Monday 20 March 2017

The Hand.

Demons. Ghosts. Witches. Entities. I was never scared of these things ever since childhood. Probably because my grandmother would often tell me stories before going to bed that would make me stronger and less of a coward unlike other girls of my age. But of course, I am human and I had to be afraid of something or the other. Exams, my mischief, my tuition teacher, my father and so many such things I was afraid of. At times I would be afraid of not knowing what I am afraid of. But then every night as I went to sleep with my grandmother, she would hold my hand and sleep. That would give me courage to face my tomorrow, until one day she left us. That night I just couldn't sleep. I was scared. I was helpless and felt a huge vacuum. After a few nights of sleeping with my parents, I had to go back and sleep in my room. The bed felt so empty. There were nights I would just wake up in the middle of the night and cry.

A night before the result of my exams, I was super scared. Unlike every time, this time I didn't have my granny. I slept on the edge of the bed. I was swinging my hand below the bed. A hand gently held my hand from below the bed. I was terrified. It felt soft and warm. It somehow just made me feel better. Instead of getting scared I just loved it. I felt as if it was my granny's hand. I wanted to look down. But I was afraid that I might lose her again. So I just held it. I held it every night. It just gave me hope and courage to face my tomorrow. I never looked down. It sounds scary I know but sometimes the scariest things make you strong.
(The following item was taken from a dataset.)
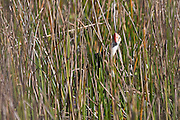 A Comb-crested Jacana takes a break from foraging to peek up and peer through the thick reeds at Mareeba Wetlands, Australia.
I got married. I was scared again. Scared of the responsibilities, expectations and like always scared about tomorrow. I would try to find her hand below the bed I slept with my husband. But I would never get it. One night I was deeply missing my family and had to prepare lunch for in laws for the first time the next day all the thoughts just made me feel afraid and depressed. I went to the end of the bed and aimlessly searched for the hand. Suddenly I was pulled back and a hand just held me really tight. It was my husband. I felt comfort and warmth. He held my hand and I slept peacefully. I had found it.